His final game for Rovers was a disappointment - the club lost its hold on the Lancashire Senior Cup by losing to Bolton Wanderers the week after the final replay. He moved to London soon afterwards, and joined the Crusaders club, which had recently moved to Leyton. However he only played for the club for one season, which included his last FA Cup ties, as he joined the London Caledonians in 1887–88, whom he represented in the London Senior Cup. He represented the Callies on and off the pitch (especially as referee) until 1890–91; his move to Birmingham ended his football career.

==Post-football==

Turner eloped with Jane Hayton Greenbank in early 1886, and the couple married in Hammersmith on 1 March 1886, one month before the Cup final; they had three daughters and two sons. The couple divorced in 1909.

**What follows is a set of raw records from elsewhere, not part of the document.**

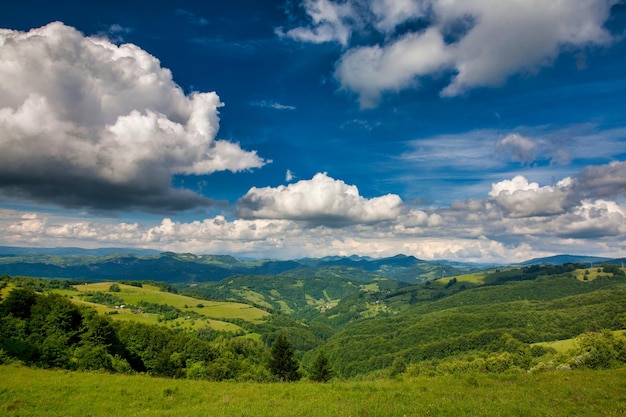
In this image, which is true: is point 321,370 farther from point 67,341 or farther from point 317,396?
point 317,396

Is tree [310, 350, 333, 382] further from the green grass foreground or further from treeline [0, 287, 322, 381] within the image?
the green grass foreground

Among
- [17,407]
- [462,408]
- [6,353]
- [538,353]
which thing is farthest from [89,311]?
[538,353]

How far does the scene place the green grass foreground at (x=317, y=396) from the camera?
17.8 metres

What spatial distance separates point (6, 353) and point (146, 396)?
1677 centimetres

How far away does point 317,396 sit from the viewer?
2283 centimetres

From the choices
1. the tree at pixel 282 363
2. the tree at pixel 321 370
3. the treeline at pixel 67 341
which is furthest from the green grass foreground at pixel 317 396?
the tree at pixel 321 370

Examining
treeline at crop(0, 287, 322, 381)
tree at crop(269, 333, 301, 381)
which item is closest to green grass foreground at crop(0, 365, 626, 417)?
treeline at crop(0, 287, 322, 381)

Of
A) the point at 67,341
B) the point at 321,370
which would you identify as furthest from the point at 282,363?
the point at 67,341

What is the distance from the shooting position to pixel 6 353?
92.3ft

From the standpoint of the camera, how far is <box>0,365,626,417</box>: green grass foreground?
1781 centimetres

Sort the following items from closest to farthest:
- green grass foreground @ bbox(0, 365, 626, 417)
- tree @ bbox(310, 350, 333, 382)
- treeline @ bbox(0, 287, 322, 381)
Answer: green grass foreground @ bbox(0, 365, 626, 417) → treeline @ bbox(0, 287, 322, 381) → tree @ bbox(310, 350, 333, 382)

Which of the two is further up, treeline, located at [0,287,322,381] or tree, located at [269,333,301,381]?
treeline, located at [0,287,322,381]

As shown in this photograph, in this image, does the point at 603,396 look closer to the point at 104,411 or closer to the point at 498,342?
the point at 104,411

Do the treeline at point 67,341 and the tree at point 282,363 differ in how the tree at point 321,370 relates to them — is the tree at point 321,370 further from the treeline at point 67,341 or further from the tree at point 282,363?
the treeline at point 67,341
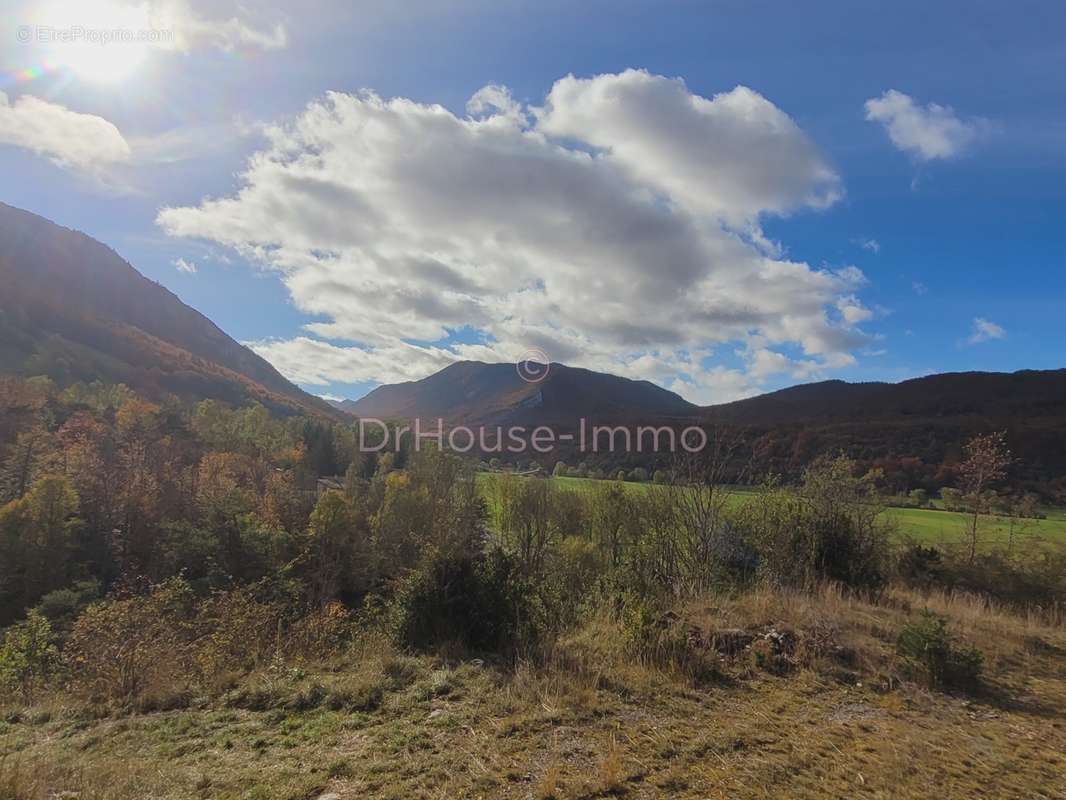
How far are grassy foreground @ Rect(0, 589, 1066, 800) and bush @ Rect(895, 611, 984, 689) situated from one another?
0.17m

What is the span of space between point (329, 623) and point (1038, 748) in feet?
37.5

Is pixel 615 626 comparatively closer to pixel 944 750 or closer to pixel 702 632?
pixel 702 632

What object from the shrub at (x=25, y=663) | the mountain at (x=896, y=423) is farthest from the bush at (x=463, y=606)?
the mountain at (x=896, y=423)

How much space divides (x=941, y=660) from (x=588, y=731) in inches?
164

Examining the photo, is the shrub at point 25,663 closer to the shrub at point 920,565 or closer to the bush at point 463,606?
the bush at point 463,606

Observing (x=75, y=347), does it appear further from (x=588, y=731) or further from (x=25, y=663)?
(x=588, y=731)

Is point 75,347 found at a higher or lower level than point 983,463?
higher

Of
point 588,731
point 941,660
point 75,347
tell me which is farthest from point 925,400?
point 75,347

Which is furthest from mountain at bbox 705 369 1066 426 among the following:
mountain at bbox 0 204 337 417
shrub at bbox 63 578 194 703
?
mountain at bbox 0 204 337 417

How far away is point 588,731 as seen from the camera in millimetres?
4309

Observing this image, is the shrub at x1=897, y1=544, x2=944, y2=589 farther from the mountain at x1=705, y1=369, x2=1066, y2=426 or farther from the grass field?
the mountain at x1=705, y1=369, x2=1066, y2=426

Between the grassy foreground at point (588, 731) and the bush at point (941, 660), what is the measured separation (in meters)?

By 1891, Turner was a solicitor's clerk in Birmingham, and after qualification as a solicitor eventually became a partner in the firm of Beale & Co. in Newhall Street in the city. He was also a councillor on the Solihull Rural Council, and chairman of its urban council successor in 1935–36. He took ill returning from the Liverpool Assizes in January 1944, and was forced to retire; he died two months later.

One of his sons had pre-deceased him, but the other - Frederick Richard Gordon Turner - had been made a vice-admiral in 1942 and was made a Knight Commander of the Bath in 1943, and was Engineer-in-Chief of the Fleet from 1942 to 1945.